A Metabolomics Approach to Understanding Thermally-induced Coral Bleaching
Simon Davy, Associate Professor, Head of School, Victoria University of Wellington
Coral reefs are under threat from rising seawater temperatures, as a result of the thermal dysfunction of the cnidarian-dinoflagellate symbiosis that underlies their success (i.e. coral bleaching). Metabolomics offers a powerful means of elucidating the impacts of thermal stress on inter-partner nutritional exchange in this symbiosis and the downstream impacts on the metabolite profile. We analysed (via GC-MS) free metabolite pools and associated pathway fluxes in both the animal and algal fractions of the sea anemone Aiptasia sp., a widely used model organism for the study of cnidarian-dinoflagellate symbiosis, when under thermal stress.
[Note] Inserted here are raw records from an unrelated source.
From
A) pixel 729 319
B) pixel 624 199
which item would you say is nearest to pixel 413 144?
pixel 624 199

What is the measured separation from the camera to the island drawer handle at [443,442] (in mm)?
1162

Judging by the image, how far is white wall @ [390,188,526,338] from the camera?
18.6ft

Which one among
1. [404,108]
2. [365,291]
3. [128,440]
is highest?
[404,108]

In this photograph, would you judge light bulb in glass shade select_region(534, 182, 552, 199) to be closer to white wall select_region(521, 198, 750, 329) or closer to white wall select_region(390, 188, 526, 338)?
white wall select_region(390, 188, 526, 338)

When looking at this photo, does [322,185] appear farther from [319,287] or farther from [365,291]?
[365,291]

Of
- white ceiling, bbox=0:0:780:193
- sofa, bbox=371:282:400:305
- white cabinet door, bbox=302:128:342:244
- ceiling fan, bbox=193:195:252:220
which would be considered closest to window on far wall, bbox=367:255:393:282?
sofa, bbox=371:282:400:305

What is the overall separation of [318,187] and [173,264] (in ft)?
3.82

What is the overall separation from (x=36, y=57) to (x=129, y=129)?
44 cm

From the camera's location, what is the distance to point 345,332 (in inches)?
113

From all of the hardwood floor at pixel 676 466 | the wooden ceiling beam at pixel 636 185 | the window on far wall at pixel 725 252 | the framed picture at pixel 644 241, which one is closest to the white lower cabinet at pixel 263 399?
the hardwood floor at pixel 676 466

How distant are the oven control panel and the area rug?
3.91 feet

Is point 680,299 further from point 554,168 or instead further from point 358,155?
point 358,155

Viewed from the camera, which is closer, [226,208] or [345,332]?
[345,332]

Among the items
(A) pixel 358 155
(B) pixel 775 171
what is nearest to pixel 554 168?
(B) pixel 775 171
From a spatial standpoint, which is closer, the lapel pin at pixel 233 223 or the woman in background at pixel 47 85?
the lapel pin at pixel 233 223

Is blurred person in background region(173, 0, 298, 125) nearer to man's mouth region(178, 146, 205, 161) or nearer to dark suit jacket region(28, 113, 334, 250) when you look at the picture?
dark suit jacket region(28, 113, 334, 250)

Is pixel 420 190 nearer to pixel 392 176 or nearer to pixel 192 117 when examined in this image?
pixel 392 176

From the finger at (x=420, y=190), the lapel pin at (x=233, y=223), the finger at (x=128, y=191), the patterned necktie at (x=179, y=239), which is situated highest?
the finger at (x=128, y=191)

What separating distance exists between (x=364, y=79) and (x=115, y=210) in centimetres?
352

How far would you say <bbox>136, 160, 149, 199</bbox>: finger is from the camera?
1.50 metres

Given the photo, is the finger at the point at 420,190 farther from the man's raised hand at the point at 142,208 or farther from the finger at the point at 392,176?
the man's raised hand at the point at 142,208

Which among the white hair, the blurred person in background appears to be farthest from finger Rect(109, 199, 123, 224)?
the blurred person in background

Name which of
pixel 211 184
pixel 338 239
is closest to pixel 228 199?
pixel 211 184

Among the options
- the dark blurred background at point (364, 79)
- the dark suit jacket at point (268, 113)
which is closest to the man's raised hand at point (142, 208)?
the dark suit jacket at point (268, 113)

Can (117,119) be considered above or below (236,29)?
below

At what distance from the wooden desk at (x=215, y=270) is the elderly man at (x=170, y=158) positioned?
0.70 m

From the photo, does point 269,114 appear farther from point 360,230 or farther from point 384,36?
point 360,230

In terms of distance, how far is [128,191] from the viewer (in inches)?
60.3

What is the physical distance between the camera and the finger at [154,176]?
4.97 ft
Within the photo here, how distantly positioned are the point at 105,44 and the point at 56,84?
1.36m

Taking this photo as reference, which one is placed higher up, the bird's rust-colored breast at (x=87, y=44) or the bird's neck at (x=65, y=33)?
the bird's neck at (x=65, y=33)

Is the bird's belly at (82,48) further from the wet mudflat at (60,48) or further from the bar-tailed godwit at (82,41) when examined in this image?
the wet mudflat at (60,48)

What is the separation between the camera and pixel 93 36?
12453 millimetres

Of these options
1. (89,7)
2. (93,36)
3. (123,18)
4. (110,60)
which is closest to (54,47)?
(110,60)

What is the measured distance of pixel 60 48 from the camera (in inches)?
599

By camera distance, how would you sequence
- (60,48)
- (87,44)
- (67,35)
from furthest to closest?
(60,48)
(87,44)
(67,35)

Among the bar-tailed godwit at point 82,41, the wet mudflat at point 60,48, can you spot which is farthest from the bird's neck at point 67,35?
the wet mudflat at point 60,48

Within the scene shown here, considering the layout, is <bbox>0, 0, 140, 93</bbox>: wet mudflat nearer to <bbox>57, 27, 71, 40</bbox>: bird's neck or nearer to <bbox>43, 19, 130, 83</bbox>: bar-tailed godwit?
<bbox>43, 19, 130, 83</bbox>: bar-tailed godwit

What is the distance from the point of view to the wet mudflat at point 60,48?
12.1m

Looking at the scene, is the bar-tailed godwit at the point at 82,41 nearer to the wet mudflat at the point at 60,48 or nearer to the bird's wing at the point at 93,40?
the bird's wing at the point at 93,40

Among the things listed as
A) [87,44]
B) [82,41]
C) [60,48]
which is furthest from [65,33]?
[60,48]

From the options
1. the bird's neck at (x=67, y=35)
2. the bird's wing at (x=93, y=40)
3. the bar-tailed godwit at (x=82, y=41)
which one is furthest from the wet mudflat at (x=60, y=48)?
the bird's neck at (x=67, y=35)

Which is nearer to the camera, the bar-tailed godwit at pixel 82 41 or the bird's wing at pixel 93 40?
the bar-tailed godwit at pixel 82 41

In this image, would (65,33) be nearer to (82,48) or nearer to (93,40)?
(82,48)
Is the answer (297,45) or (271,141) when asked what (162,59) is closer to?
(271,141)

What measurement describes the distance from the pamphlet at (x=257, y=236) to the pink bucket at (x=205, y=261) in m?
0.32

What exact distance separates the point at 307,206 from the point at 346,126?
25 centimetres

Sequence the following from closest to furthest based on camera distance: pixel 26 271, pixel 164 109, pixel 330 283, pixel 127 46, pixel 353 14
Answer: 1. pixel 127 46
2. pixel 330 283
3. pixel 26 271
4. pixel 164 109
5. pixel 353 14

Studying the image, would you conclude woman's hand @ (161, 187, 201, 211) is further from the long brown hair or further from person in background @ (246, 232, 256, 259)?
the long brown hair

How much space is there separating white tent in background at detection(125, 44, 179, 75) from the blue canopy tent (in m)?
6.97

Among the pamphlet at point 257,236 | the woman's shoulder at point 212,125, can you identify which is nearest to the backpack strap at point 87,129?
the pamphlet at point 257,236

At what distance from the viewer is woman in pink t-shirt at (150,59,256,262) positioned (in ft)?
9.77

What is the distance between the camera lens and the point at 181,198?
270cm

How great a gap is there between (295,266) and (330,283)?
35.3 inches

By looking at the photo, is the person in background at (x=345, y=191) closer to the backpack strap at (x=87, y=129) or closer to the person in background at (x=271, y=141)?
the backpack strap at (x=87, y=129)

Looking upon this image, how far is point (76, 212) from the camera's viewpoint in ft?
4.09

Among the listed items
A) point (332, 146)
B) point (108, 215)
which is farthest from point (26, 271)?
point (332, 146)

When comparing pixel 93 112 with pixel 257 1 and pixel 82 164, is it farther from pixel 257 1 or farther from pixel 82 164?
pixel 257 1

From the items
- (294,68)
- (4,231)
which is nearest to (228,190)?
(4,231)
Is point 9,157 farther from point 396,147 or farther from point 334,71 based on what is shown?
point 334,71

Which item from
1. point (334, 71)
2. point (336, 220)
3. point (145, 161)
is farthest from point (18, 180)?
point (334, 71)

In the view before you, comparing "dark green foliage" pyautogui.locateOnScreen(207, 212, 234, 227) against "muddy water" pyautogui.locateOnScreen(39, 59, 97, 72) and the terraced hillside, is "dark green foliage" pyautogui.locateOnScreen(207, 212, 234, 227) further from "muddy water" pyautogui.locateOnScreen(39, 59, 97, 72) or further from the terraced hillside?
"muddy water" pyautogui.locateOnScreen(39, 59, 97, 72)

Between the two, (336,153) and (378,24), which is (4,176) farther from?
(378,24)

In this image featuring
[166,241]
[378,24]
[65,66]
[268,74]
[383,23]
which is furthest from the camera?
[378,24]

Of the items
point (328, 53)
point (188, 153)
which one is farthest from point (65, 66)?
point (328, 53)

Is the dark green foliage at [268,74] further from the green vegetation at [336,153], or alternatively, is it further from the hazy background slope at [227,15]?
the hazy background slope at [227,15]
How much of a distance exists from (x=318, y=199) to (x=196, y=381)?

In the dinoflagellate symbionts we observed increased pools of saturated fatty acids, proteinogenic amino acids and TCA cycle intermediates. In the cnidarian host we observed increased pools of saturated and monounsaturated fatty acids, TCA cycle intermediates, the antioxidant glutathione, and a range of amino acids; we also observed reduced pools of polyunsaturated fatty acids and some other amino acids. We will outline what these changes tell us in terms of metabolic fluxes through the symbiosis, and describe our ongoing application of metabolomic methods to the study of climate change impacts on the world’s threatened coral reefs.